» **WORK TO COMPLETE**: Could you repeat the data below, swapping every "concrete walkway" for "paved path" and leaving everything else unchanged?

++++ MATERIAL FOR THIS EXERCISE ++++

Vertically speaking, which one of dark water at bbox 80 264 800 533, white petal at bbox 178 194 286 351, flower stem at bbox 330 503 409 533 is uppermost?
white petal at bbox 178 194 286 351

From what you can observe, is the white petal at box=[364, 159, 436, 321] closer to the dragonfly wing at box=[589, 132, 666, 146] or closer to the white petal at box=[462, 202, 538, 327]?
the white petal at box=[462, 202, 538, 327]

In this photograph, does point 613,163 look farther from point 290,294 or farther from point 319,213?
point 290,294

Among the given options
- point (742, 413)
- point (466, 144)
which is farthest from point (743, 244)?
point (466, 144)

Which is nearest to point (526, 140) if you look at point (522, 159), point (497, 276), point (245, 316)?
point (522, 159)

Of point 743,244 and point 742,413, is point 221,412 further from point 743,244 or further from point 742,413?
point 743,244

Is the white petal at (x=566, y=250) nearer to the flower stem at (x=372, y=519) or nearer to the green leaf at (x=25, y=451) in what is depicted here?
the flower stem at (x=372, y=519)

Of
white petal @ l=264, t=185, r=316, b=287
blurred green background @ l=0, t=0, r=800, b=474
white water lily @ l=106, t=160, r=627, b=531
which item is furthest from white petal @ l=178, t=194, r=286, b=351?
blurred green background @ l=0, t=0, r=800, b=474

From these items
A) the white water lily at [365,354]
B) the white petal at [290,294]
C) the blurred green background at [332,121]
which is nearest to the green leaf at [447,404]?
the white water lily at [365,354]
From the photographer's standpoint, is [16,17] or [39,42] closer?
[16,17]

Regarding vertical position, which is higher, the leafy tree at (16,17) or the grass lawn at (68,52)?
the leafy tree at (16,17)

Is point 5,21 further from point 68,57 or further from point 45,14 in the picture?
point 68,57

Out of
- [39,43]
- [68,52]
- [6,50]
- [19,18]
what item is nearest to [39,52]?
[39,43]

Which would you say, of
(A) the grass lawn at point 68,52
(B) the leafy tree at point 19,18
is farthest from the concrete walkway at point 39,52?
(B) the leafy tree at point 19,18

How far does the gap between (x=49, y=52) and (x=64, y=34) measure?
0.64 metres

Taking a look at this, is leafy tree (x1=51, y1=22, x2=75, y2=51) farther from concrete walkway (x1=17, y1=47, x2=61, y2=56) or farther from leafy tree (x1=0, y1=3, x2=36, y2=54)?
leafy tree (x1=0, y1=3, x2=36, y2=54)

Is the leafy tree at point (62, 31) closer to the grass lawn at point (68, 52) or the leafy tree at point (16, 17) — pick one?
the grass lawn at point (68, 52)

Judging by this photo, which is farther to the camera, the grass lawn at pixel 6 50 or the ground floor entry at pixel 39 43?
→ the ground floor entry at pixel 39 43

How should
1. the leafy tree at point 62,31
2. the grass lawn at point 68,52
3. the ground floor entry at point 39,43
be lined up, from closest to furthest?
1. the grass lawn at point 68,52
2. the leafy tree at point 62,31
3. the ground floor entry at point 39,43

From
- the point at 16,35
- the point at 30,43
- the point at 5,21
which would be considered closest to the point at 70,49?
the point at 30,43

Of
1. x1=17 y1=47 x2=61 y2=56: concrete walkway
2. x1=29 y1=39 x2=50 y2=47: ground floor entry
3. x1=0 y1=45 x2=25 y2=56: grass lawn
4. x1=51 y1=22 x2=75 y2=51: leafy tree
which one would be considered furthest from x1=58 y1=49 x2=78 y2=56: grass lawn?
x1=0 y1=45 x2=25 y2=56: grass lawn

++++

» **EXERCISE OUTPUT**:
Vertically speaking, which one of dark water at bbox 80 264 800 533, white petal at bbox 178 194 286 351, flower stem at bbox 330 503 409 533 is uppermost?
white petal at bbox 178 194 286 351

From what you can observe, is the white petal at box=[364, 159, 436, 321] closer to the dragonfly wing at box=[589, 132, 666, 146] or closer to the white petal at box=[462, 202, 538, 327]?
the white petal at box=[462, 202, 538, 327]

In this photograph, does point 613,163 look farther from point 290,294 or farther from point 319,213?
point 290,294

Among the given options
- point (742, 413)
- point (466, 144)
which is farthest from point (743, 244)?
point (466, 144)

Which is nearest to point (526, 140) if you look at point (522, 159), point (497, 276), point (245, 316)?
point (522, 159)

Of point 743,244 and point 742,413, is point 221,412 further from point 743,244 or further from point 742,413?
point 743,244

Is the white petal at (x=566, y=250) nearer to the flower stem at (x=372, y=519) or nearer to the green leaf at (x=25, y=451) in what is depicted here?
the flower stem at (x=372, y=519)

Of
white petal @ l=264, t=185, r=316, b=287
blurred green background @ l=0, t=0, r=800, b=474
white water lily @ l=106, t=160, r=627, b=531
which item is furthest from white petal @ l=178, t=194, r=286, b=351?
blurred green background @ l=0, t=0, r=800, b=474

From these items
A) the white water lily at [365,354]
B) the white petal at [290,294]
C) the blurred green background at [332,121]
which is nearest to the green leaf at [447,404]?
the white water lily at [365,354]
From the photographer's standpoint, is [16,17] or [39,42] closer?
[16,17]

Regarding vertical position, which is higher, the leafy tree at (16,17) or the grass lawn at (68,52)?
the leafy tree at (16,17)

Is point 5,21 further from point 68,57 or further from point 45,14 in the picture?
point 68,57

Out of
- [39,43]
- [68,52]
- [6,50]
- [19,18]
what item is nearest to [39,52]?
[39,43]

Which would you say, of
(A) the grass lawn at point 68,52
(B) the leafy tree at point 19,18
is farthest from the paved path at point 39,52?
(B) the leafy tree at point 19,18

How far does the gap between (x=49, y=52) and (x=64, y=34) measure?
0.64 metres

Taking a look at this, is leafy tree (x1=51, y1=22, x2=75, y2=51) farther from paved path (x1=17, y1=47, x2=61, y2=56) or farther from leafy tree (x1=0, y1=3, x2=36, y2=54)?
leafy tree (x1=0, y1=3, x2=36, y2=54)

Is the leafy tree at point (62, 31) closer to the grass lawn at point (68, 52) or the leafy tree at point (16, 17) — pick one?
the grass lawn at point (68, 52)

Judging by this photo, which is farther to the camera, the grass lawn at pixel 6 50 or the ground floor entry at pixel 39 43?
→ the ground floor entry at pixel 39 43

How should
1. the leafy tree at point 62,31
2. the grass lawn at point 68,52
3. the ground floor entry at point 39,43
be lined up, from closest to furthest?
1. the grass lawn at point 68,52
2. the leafy tree at point 62,31
3. the ground floor entry at point 39,43

From
- the point at 16,35
- the point at 30,43
- the point at 5,21
which would be considered closest to the point at 70,49?
the point at 30,43

Of
1. x1=17 y1=47 x2=61 y2=56: paved path
2. x1=29 y1=39 x2=50 y2=47: ground floor entry
3. x1=0 y1=45 x2=25 y2=56: grass lawn
4. x1=51 y1=22 x2=75 y2=51: leafy tree
which one would be considered furthest from x1=58 y1=49 x2=78 y2=56: grass lawn?
x1=0 y1=45 x2=25 y2=56: grass lawn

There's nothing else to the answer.